The trial court's fundamental error is in the conclusion last above quoted. These parties were dealing at arm's length incident to a project which all parties knew required skill in its performance. The State should not be penalized on the ground that plaintiff was not sufficiently skilled (as it now claims) to understand the technical notations on the plans and specifications as to soil notations. This record cannot be construed to sustain a conclusion that defendants or their employees were guilty of fraudulent concealment of any known fact which they were in duty bound to convey to prospective bidders. The trial court's decision in this respect was in error. This is true both because of the fact that these parties were dealing at arm's length, and especially because of the fact that the plans bore the notation hereinbefore quoted that:
"Soil notations shown on the plans are for information only and shall not be considered to relieve bidders of the responsibility to satisfy themselves, by examining the site of the proposed work, as to the actual soil conditions."

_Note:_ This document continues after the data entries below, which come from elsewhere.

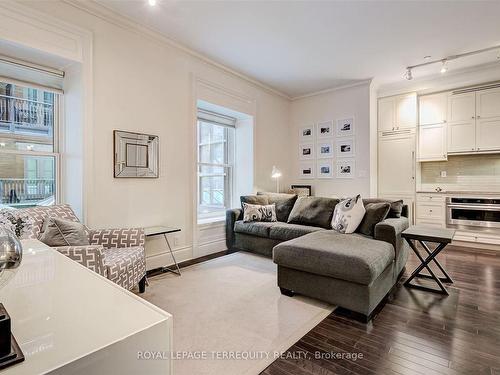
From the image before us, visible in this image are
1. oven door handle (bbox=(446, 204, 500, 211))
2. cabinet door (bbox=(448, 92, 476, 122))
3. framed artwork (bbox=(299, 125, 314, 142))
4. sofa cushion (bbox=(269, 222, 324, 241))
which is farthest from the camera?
framed artwork (bbox=(299, 125, 314, 142))

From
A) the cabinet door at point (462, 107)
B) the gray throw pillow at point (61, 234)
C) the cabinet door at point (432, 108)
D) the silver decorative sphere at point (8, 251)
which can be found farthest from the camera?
the cabinet door at point (432, 108)

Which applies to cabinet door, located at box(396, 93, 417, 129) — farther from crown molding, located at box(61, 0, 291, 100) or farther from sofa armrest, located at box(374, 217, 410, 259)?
Result: crown molding, located at box(61, 0, 291, 100)

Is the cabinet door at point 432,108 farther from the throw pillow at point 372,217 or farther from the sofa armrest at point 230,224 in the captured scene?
the sofa armrest at point 230,224

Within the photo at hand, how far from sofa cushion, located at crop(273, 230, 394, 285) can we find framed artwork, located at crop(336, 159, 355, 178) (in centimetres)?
255

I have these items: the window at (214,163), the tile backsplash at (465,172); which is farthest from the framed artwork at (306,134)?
the tile backsplash at (465,172)

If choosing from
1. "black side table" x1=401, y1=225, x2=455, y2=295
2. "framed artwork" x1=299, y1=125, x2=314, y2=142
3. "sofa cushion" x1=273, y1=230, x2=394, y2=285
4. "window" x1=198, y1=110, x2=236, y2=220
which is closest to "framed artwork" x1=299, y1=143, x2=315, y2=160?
"framed artwork" x1=299, y1=125, x2=314, y2=142

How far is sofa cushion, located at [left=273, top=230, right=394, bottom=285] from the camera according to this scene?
6.91ft

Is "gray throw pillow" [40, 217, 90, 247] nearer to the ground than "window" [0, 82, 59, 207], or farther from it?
nearer to the ground

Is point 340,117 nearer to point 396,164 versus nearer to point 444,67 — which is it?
point 396,164

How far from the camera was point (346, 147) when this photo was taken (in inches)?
201

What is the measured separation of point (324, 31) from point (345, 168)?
2560 millimetres

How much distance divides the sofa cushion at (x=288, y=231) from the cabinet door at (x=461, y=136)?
9.97 ft

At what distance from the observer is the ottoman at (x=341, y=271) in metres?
2.12

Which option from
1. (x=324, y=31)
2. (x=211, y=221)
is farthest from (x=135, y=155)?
(x=324, y=31)
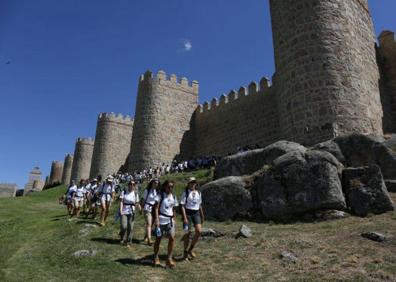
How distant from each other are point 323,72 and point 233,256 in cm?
1008

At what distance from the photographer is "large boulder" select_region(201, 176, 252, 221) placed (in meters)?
10.9

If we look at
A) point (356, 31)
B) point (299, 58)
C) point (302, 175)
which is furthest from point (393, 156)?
point (356, 31)

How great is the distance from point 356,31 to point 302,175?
31.5 feet

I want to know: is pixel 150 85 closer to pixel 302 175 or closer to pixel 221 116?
pixel 221 116

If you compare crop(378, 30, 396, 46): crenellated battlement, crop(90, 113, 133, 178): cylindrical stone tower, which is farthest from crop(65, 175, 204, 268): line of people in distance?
crop(90, 113, 133, 178): cylindrical stone tower

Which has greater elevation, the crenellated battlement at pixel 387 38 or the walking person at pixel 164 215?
the crenellated battlement at pixel 387 38

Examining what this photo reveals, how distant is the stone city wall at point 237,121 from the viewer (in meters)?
22.8

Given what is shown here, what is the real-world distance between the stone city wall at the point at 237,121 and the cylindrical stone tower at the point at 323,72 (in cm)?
611

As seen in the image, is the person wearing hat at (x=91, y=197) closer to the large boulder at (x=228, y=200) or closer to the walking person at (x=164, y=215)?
the large boulder at (x=228, y=200)

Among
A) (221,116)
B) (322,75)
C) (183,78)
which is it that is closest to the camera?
(322,75)

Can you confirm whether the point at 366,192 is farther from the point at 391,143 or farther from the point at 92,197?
the point at 92,197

And further, as above noted, there was embodied in plaintiff's contract the provision of the standard specifications of the Michigan State highway department:
"Bidders shall carefully examine the proposal, plans, * * * and inspect the site of the proposed work in order to satisfy themselves, by examination, as to all local conditions affecting the contract."
As quoted above from the court's opinion: "This action is planted on the theory of breach of warranty and breach of contract." Careful review of this record fails to disclose testimony from which it can be concluded that there was any warranty in the contract or any other phase of the contract which was breached by defendants. Plaintiff does not contend, nor could it, that it is entitled to recover against the State or its agencies in tort. This is true because of the State's nonliability in that type of action on the ground of sovereign immunity. In its legal aspect the instant case is in the same field and should be controlled by our decision in Atletwed v. City of Marysville, 295 Mich. 102, wherein the plaintiff contractor was denied right of recovery.
The judgment entered in the court of claims should be reversed without a new trial and with costs of both courts to defendants.
WIEST and BOYLES, JJ., concurred with NORTH, J.